___ Data supplied ___

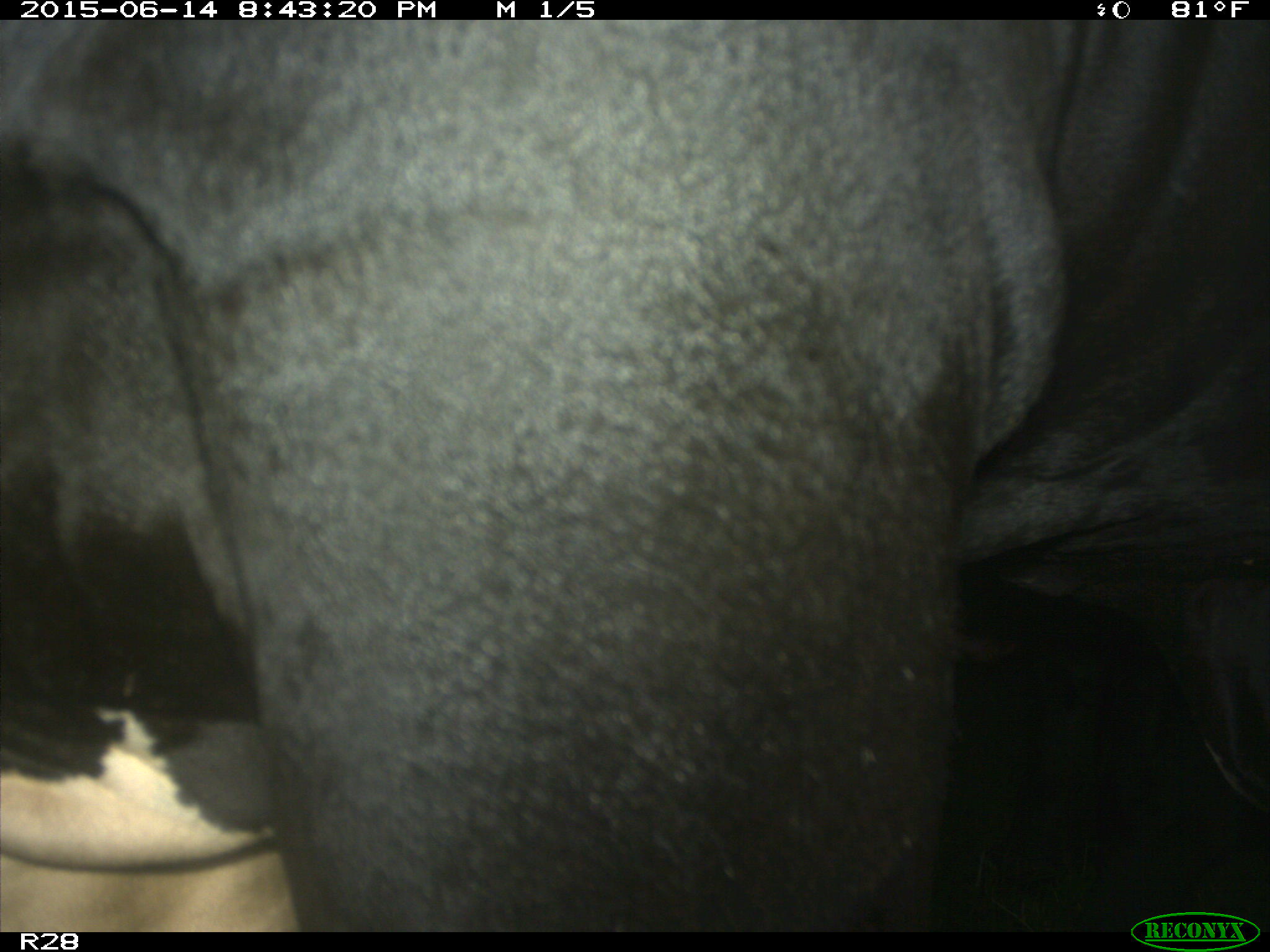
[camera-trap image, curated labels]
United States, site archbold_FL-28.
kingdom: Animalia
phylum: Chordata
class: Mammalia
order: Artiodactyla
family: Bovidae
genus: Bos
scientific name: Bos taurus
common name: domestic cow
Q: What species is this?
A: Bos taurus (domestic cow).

___
___ Data supplied ___

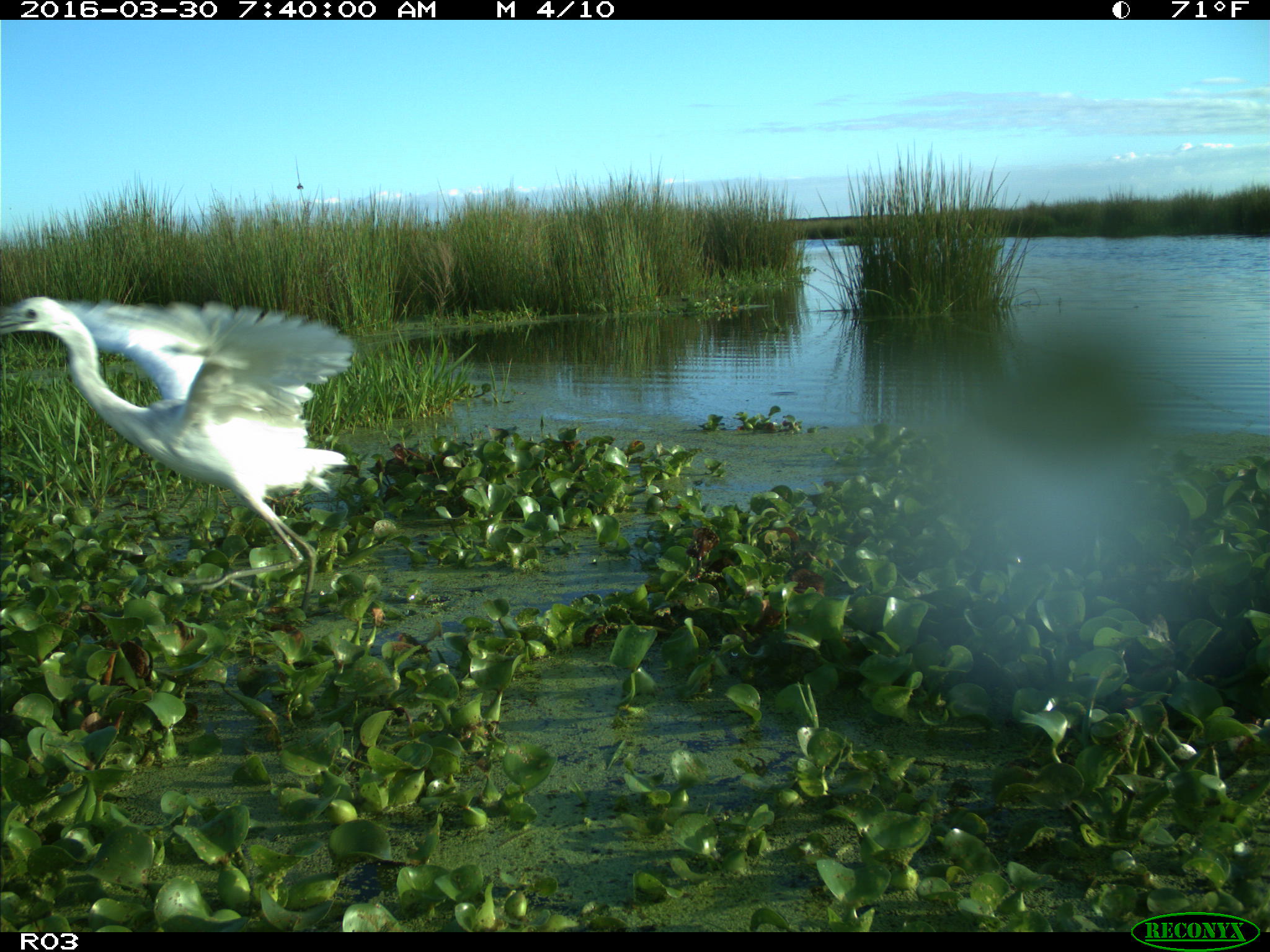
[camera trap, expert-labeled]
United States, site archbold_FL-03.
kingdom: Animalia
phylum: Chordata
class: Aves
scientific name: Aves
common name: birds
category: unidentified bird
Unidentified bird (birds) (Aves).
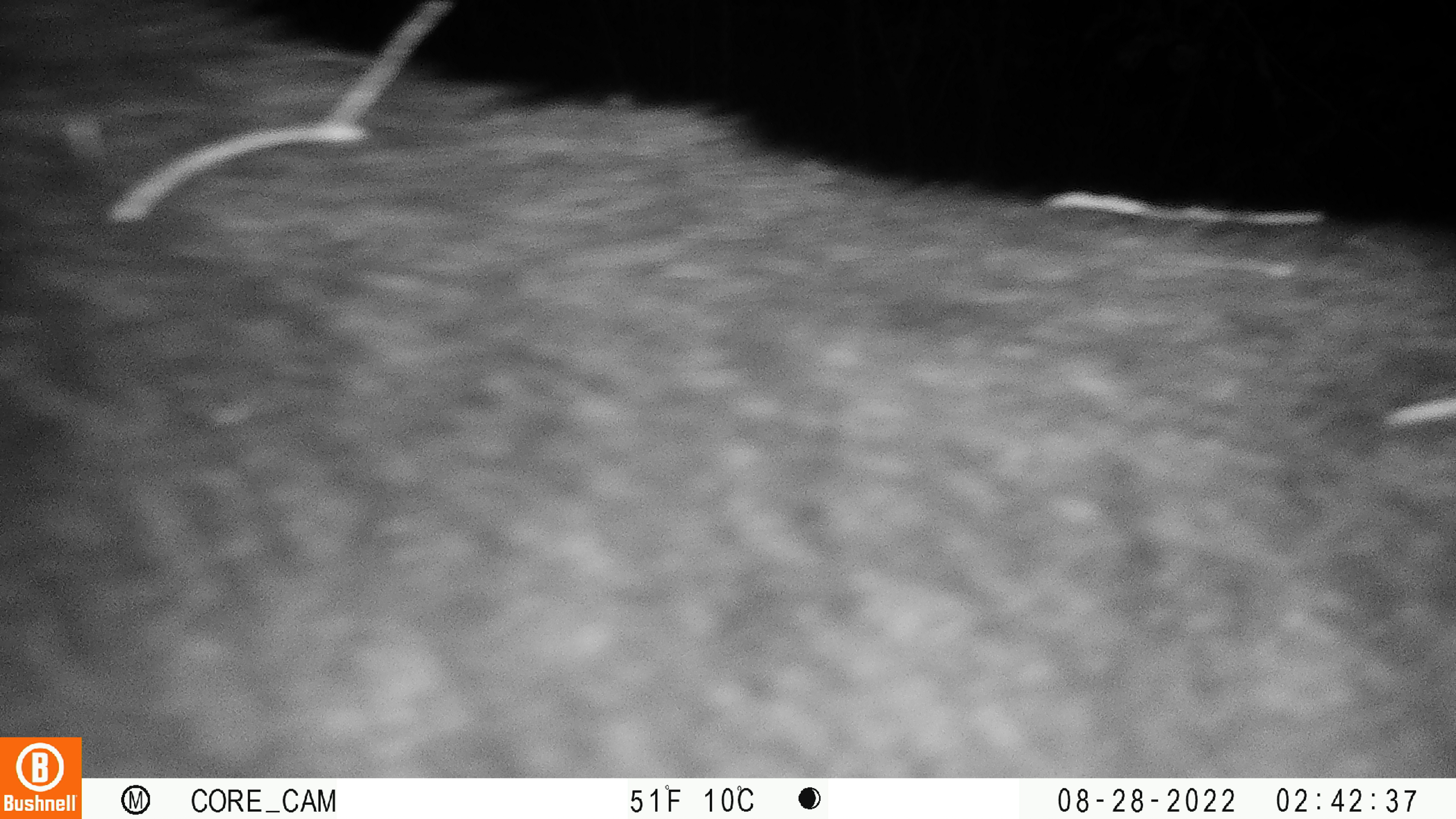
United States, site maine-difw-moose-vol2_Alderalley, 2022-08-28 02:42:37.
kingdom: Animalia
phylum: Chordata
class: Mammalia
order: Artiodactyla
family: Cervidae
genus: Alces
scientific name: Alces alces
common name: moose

___
___ Data supplied ___

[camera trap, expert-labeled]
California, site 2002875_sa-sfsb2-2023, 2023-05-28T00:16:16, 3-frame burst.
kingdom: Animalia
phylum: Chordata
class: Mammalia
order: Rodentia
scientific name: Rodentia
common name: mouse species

___

- The problem: Exact copy, no pictures. Write out the lines in the entries above, starting with the line with "common name: birds" and going on through the line with "genus: Alces", keeping both.

- Written reply:
common name: birds
category: unidentified bird
Unidentified bird (birds) (Aves).
United States, site maine-difw-moose-vol2_Alderalley, 2022-08-28 02:42:37.
kingdom: Animalia
phylum: Chordata
class: Mammalia
order: Artiodactyla
family: Cervidae
genus: Alces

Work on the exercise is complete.